= Task prompt =
Pick out each line in the items below that contains the word "nearer" and copy those lines.

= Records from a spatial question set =
^^^^^^^^^^^^^^^^
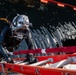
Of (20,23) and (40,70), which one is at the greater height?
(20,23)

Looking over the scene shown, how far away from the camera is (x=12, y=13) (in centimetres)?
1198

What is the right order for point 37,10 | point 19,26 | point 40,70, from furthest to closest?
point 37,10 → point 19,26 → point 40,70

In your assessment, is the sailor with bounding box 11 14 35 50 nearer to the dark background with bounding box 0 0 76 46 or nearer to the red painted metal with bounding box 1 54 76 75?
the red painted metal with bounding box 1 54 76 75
^^^^^^^^^^^^^^^^
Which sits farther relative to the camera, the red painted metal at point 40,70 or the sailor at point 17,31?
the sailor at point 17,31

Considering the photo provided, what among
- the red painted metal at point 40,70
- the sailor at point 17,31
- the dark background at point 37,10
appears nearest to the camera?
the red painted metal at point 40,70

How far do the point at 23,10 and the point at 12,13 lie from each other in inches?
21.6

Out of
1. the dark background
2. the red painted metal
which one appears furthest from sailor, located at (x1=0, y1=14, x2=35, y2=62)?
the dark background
^^^^^^^^^^^^^^^^
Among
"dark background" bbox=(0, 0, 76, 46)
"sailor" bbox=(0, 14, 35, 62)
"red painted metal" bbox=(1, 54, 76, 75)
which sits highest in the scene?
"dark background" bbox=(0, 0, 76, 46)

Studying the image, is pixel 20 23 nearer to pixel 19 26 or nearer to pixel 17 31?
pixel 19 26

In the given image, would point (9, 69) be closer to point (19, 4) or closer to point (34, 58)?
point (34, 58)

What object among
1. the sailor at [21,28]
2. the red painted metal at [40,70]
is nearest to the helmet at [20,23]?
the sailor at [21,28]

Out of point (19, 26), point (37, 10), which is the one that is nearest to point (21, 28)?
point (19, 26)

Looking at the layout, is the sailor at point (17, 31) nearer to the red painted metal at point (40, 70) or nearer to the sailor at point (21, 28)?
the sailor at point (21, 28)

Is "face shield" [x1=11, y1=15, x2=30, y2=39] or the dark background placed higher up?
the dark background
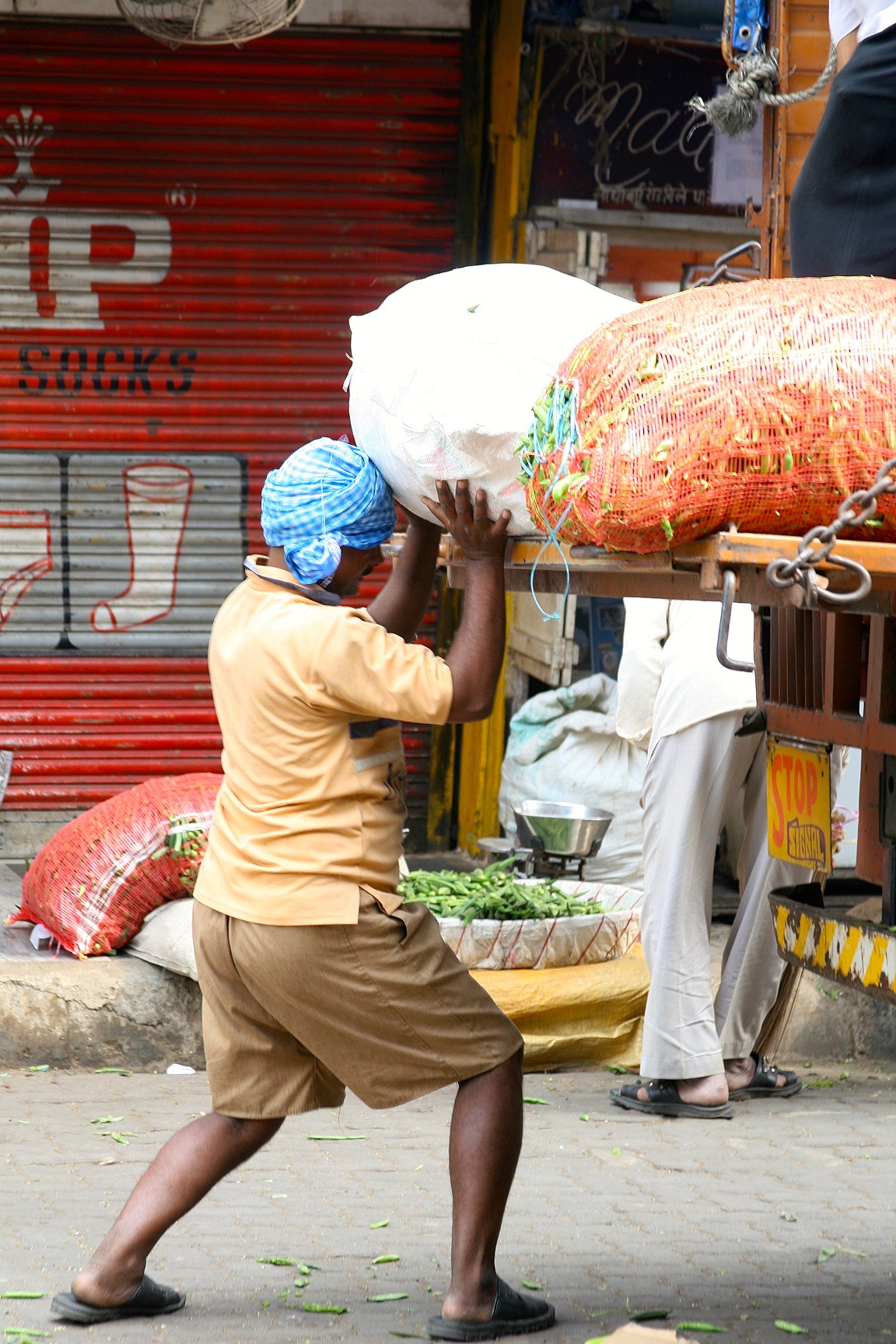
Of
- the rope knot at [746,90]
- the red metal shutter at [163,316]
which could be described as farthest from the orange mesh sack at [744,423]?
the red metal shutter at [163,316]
^^^^^^^^^^^^^^^^
= Task result =
In your assessment, is the sailor with bounding box 11 14 35 50 nearer to the dark background with bounding box 0 0 76 46 or nearer to the red painted metal with bounding box 1 54 76 75?
Studying the image, is pixel 20 23 nearer to pixel 19 26 or nearer to pixel 17 31?
Looking at the layout, is the sailor at point (17, 31) nearer to the red painted metal at point (40, 70) or nearer to the sailor at point (21, 28)?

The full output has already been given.